A busca da contemporaneidade, a defesa da ecologia, o grande predomínio das instalações, constituem as principais características do panorama 90.
Graças a habilidade de uma eficiente curadoria, excelentes propostas como a de Janga, Jaime Reis, Adalto Althoff, Schwanke e Marcos Rück mantem a qualidade da mostra, esses artistas, propondo novos rituais não esquecem a lição de Kaprow “A linha de demarcação entre a arte e a vida deve ser conservada tão fluida quanto possível.” Suas obras são dignas de serem apresentadas tanto em grandes mostras nacionais quanto internacionais.
As várias propostas
FERNANDO LINDOTE – Logo no saguão interno do CIC uma instalação de Lindote adverte o espectador que aquela não é uma exposição comum: muito pelo contrario, a tentativa de renovação e muito enigma  estão no ar.
DORACI GIRRULAT – Ao se entrar na sala de exposições do MASC, a primeira proposta com que o expectador se depara é com “Penélope Noturna” de Doraci Girrulat. Servindo-se de uma tela metálica que – aludindo a rolos de urdidura – se enrola nos dois extremos de um suporte que funciona como mesa de tear e, embora esticada sobre a mesma, desfia-se na extensão entre essa e o chão; a autora revive a mitologia grega mesmo em plena era pós-industrial. Mesmo lançando mão de materiais gerados pela indústria é possível identificar na imagem por ela criada a foto de uma cesta sendo tranada com talas de arumã por uma índia Tukuna (AM), que Rita Caurio publicou em “Arte têxtil no Brasil”. Simplicidade e surpresa são o tônico de “Penélope noturna”, rica em simbologia.

• • •

Enunciado A
Liste os artistas cujas propostas o texto sobre a mostra qualifica como excelentes.

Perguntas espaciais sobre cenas
• • •

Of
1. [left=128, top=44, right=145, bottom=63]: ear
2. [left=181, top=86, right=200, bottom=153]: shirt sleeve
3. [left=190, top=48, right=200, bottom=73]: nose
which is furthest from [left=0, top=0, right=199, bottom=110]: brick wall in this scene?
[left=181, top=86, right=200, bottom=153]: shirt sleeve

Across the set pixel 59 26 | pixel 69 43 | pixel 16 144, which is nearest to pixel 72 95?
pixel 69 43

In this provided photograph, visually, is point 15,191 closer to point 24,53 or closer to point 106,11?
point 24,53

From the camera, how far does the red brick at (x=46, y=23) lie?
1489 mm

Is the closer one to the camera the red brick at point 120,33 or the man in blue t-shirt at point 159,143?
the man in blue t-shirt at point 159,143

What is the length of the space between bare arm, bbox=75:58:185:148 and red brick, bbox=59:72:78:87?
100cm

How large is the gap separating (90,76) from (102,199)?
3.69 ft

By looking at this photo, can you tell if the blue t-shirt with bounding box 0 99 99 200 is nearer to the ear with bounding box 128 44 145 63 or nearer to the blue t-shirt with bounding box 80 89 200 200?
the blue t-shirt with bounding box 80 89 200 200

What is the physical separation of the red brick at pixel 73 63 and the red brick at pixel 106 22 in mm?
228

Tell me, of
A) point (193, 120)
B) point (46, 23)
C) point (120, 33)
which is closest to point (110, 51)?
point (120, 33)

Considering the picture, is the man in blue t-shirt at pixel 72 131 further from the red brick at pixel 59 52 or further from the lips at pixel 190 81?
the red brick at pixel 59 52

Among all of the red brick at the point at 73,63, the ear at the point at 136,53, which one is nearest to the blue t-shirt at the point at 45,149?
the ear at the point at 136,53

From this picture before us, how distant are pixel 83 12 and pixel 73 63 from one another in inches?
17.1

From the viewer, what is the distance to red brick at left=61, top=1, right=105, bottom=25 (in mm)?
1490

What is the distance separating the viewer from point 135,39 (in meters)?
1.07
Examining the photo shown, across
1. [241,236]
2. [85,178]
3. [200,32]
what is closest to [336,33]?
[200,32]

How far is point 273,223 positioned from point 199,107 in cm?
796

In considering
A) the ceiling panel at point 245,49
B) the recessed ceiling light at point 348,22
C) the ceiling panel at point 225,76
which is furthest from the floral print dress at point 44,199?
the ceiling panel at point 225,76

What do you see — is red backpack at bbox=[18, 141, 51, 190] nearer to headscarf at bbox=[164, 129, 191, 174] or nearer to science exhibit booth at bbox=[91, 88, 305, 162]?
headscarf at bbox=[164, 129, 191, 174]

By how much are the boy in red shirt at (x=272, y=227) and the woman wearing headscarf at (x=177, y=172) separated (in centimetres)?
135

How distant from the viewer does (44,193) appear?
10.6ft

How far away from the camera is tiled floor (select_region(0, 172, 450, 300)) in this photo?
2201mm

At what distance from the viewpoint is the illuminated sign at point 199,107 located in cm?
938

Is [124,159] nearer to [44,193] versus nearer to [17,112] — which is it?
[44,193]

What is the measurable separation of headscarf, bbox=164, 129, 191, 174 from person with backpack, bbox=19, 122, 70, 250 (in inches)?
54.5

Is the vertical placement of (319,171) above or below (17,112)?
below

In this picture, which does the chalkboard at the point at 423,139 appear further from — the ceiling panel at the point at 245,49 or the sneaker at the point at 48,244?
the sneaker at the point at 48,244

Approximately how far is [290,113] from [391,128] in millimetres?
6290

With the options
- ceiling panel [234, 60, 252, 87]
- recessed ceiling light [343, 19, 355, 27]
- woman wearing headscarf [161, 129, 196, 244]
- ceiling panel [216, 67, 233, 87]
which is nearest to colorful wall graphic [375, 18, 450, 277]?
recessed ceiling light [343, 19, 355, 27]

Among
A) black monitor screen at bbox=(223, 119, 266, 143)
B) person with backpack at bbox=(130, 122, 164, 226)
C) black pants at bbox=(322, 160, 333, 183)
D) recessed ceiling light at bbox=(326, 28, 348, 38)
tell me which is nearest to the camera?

• • •

Enunciado B
Por favor, reúna todas as linhas dos registros que contêm a palavra "recessed", levando em conta maiúsculas e minúsculas.

Resultado A
- Janga
- Jaime Reis
- Adalto Althoff
- Schwanke
- Marcos Rück

Resultado B
B) the recessed ceiling light at point 348,22
- recessed ceiling light [343, 19, 355, 27]
recessed ceiling light [343, 19, 355, 27]
D) recessed ceiling light at bbox=(326, 28, 348, 38)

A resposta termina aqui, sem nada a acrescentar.